━━ Source passage

Original Link: https://www.anandtech.com/show/8457/mips-strikes-back-64bit-warrior-i6400-architecture-arrives
MIPS Strikes Back: 64-bit Warrior I6400 Arrives
by Stephen Barrett on September 2, 2014 10:00 AM ESTIntroduction
One of ARM’s most tangible business advantages is its offer of both CPUs and GPUs to SoC designers. Anyone with experience in business to business relationships knows just how complex forming and maintaining a mutually beneficial collaboration can be. Setting up contracts, forming rapport, defining goals, and even just understanding documentation and technical content formatting all takes time. Unless there is significant benefit to investing in two different relationships and technologies, it is simpler (read: cheaper) to single source contributing components of a design. There are down sides of single sourcing (see Boeing 787 battery fiasco), but depending on a business’ capacity for risk, the savings are undeniable. Especially when ARM undoubtedly offers bundle pricing promotions.
When Imagination Technologies acquired MIPS Technologies in 2012 for $100 million, their goal was very clear – attack ARM. Imagination’s GPU business was already wildly successful, with design wins in a bevy of high end mobile devices including those from Samsung and Apple. Adding the CPU cores from MIPS, with their decades of history designing and licensing IP, strategically positioned Imagination opposite ARM’s licensing business. Imagination’s executives have also stated they are prepared to offer aggressive IP bundling discounts.
Looking at Imagination’s product, press, demos, and interviews, it appears they are not (yet?) positioning MIPS cores to combat ARM cores at the high end of the market. Rather, they appear focused on being a viable alternative to ARM in multi-threaded and low power workloads. In fact, the vast majority of MIPS cores are currently used in network infrastructure where threading and power efficiency are paramount.
Today MIPS is announcing a major launch: the Warrior I6400 core. Based on the 64-bit MIPS64 instruction set (release 6), the Warrior I6400 core is the middle-class CPU core in a family of three, each targeting a different point in the power/performance curve. Imagination is releasing the I6400 core last, which is at the middle of the pack balancing performance with power. Imagination has already released their high-end P56xx series and low-end M51xx series.
The most analogous ARM core to the I6400 appears to be the ARM Cortex-A53, but I6400 has some interesting features we haven’t seen in this market before and MIPS estimates it will deliver higher performance. I’ve produced a table here to help put performance in context. Note that only A57, A53, P5600, and I6400 are 64-bit processors.
MIPS and ARM High End IP Cores in Order of Performance | ||
MIPS |
Manufacturer Estimated DMIPS/MHz/core |
ARM |
5.0 | Cortex-A57 | |
4.0 |
Cortex-A17 Cortex-A15 |
|
P5600 | 3.5 | |
I6400 | 3.0 | |
2.5 | Cortex-A9 | |
2.3 | Cortex-A53 | |
1.9 | Cortex-A7 |
Keep in mind that these processors use different instruction sets (ISAs) so DMIPS are not directly comparable. However, as they are both RISC processors, the DMIPS should hopefully be roughly comparable. I would like to use directly comparable CoreMark scores but only MIPS provides CoreMark numbers for their processors.
While no one can accurately predict if Imagination will grab additional market share away from ARM, we can educate ourselves on this alternative before it potentially arrives in our hands and homes. And besides, competition is always a good thing.

━━━━

## Questions:
**a.** Condense the paragraph of the MIPS I6400 article that begins "When Imagination Technologies acquired MIPS Technologies" into a shorter version that retains its main facts.
**b.** Transcribe the passage of the MIPS I6400 article between "Looking at Imagination’s" and "low-end M51xx series.", inclusive.

━━ Dataset records

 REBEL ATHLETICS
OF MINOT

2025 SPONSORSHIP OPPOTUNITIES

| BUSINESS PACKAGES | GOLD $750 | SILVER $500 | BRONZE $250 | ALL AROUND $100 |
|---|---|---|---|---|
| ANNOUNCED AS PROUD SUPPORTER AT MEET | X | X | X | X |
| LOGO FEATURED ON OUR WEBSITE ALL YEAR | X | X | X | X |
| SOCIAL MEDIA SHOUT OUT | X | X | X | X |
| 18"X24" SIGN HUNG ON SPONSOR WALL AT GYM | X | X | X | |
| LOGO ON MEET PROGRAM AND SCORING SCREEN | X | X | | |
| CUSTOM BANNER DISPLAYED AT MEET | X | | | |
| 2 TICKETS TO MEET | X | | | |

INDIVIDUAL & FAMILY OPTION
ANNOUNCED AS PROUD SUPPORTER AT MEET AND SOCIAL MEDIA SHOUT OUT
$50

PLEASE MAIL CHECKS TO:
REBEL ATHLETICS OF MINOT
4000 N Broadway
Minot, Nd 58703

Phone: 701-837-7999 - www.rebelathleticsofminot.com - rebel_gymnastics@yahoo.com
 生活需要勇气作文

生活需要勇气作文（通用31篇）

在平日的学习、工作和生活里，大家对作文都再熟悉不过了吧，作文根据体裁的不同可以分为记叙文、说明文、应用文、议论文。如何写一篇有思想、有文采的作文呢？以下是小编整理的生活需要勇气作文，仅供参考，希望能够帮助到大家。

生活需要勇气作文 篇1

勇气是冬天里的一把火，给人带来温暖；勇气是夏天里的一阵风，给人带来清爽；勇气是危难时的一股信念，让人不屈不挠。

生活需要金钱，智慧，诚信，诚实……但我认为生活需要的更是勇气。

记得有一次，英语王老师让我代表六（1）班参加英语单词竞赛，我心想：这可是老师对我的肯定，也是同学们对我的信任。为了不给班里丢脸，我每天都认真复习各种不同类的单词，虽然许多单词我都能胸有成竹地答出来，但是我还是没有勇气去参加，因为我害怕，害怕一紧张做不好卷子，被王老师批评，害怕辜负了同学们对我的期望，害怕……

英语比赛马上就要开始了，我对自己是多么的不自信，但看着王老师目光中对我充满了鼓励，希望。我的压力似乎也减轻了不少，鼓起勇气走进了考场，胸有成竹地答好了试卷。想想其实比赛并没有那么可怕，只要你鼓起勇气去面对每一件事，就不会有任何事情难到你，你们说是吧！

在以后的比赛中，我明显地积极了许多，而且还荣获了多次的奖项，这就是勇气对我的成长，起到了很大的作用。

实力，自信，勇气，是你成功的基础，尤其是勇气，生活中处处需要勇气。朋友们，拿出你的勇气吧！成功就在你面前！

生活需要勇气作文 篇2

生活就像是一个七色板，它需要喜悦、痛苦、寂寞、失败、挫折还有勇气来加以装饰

━━━━

## Answers for this exercise:
**a.** Imagination Technologies bought MIPS Technologies in 2012 for $100 million with the clear aim of competing with ARM. Its GPU business was already highly successful, with design wins in high-end mobile devices from companies such as Samsung and Apple. Adding MIPS CPU cores, which have decades of design and licensing history, placed Imagination directly against ARM's licensing business. Its executives have said they are ready to offer aggressive IP bundling discounts.

**b.**
Looking at Imagination’s product, press, demos, and interviews, it appears they are not (yet?) positioning MIPS cores to combat ARM cores at the high end of the market. Rather, they appear focused on being a viable alternative to ARM in multi-threaded and low power workloads. In fact, the vast majority of MIPS cores are currently used in network infrastructure where threading and power efficiency are paramount.
Today MIPS is announcing a major launch: the Warrior I6400 core. Based on the 64-bit MIPS64 instruction set (release 6), the Warrior I6400 core is the middle-class CPU core in a family of three, each targeting a different point in the power/performance curve. Imagination is releasing the I6400 core last, which is at the middle of the pack balancing performance with power. Imagination has already released their high-end P56xx series and low-end M51xx series.